Despite the continuous drop in orders from Europe, we believe that sales have bottomed out and a mild recovery is due even as major DIY chains hold back bulk purchases and buy on a requirement basis amid rising global uncertainties. Further, in a bid to alleviate weaker selling volumes, we also expect increased revenue from steel trading, although earnings margin is expected to narrow due to the lower premium of trading sales compared to the sale of fasteners or wire rod products.

Meanwhile, the group has received increased inquiries and orders since the virus outbreak in China prompted the authorities to shutdown factory operations and major logistic hubs in a bid to contain the spread of Covid-19.

On the downside, we remain cautious of the impact a prolonged coronavirus outbreak will have on global economic health. Already, we see an increasing risk of global supplychain disruption and signs of a broad economic slowdown in major countries. Subsequently, this could have a rippled effect on the manufacturing and construction industry, resulting in weaker demand for finished steel products.

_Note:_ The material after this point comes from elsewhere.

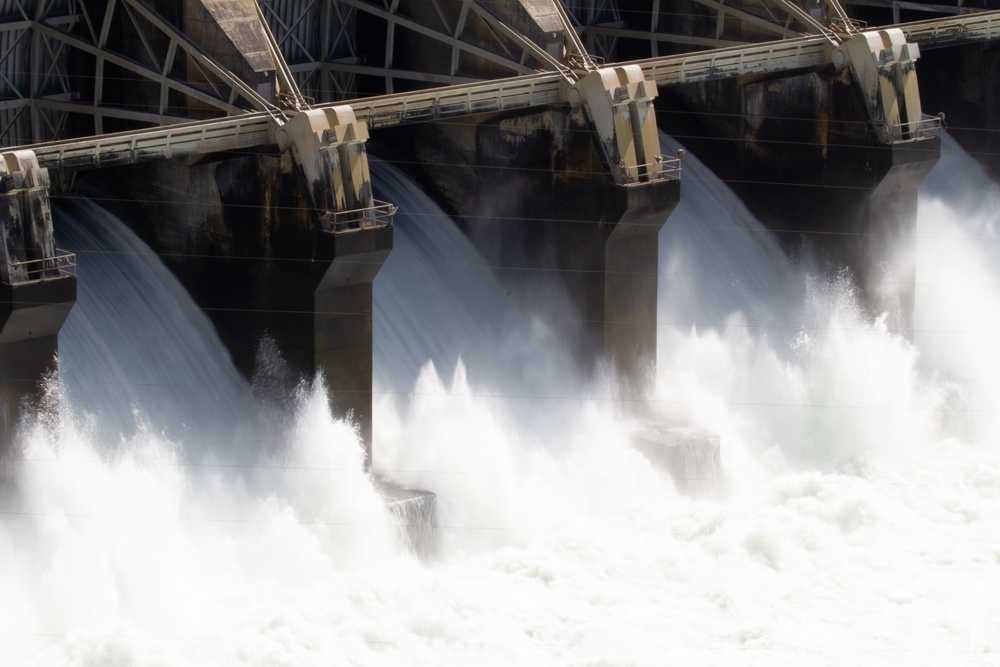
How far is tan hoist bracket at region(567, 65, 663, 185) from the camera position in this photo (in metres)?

In conclusion, we expect business to be challenging this year as companies struggles with lackluster demand and slower economic growth, weighed down by the proliferation of Covid-19, unstable trade relations and political uncertainties ahead of the U.S. Presidential election and Brexit.

Valuation and Recommendation

We downgrade our recommendation on Chin Well to SELL (from Buy) with a lower target price of RM1.10 (from RM1.75) by ascribing an unchanged target PER of 9.0x to Chin Well FY20 EPS of 12.2 sen (from 19.7 sen) due to the increasing risk of weaker profitability in the near-term and weak sequential earnings growth.

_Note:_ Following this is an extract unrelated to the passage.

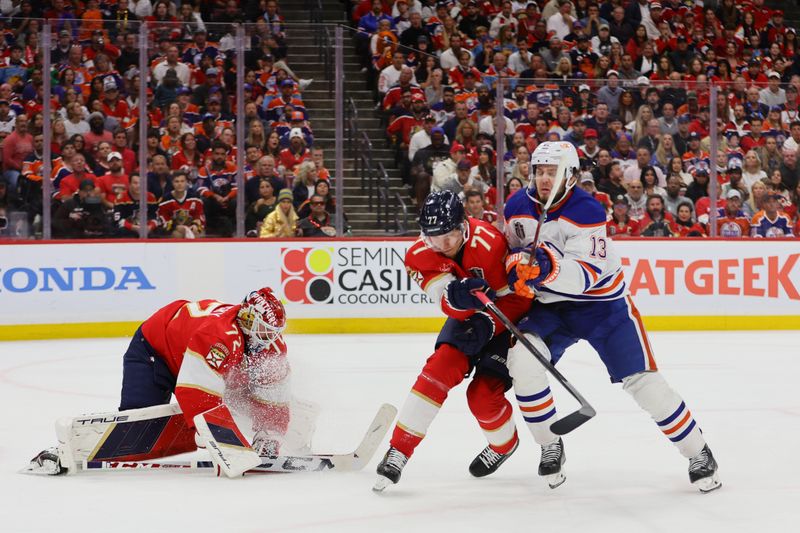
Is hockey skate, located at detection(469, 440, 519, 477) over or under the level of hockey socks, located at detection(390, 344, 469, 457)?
under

Meanwhile, dividend payout is also expected to drop this year; indicated by the lower single-tier interim dividend of only 1.5 sen per share vs 4.5 sen last year. Further, the group is also trading at a prospective PER of 11.1x, which is higher than its two-year PE mean of about 9.0x.

The target PER is at a small premium to the PER of its closest peer, Tong Herr Resources Bhd, premised on Chin Well’s higher margins and proven earnings track record.

Downside risks to our call include sudden spike in raw material prices, tighter competition, volatile forex movements and unforeseen change in the global trade landscape (i.e.: trade war).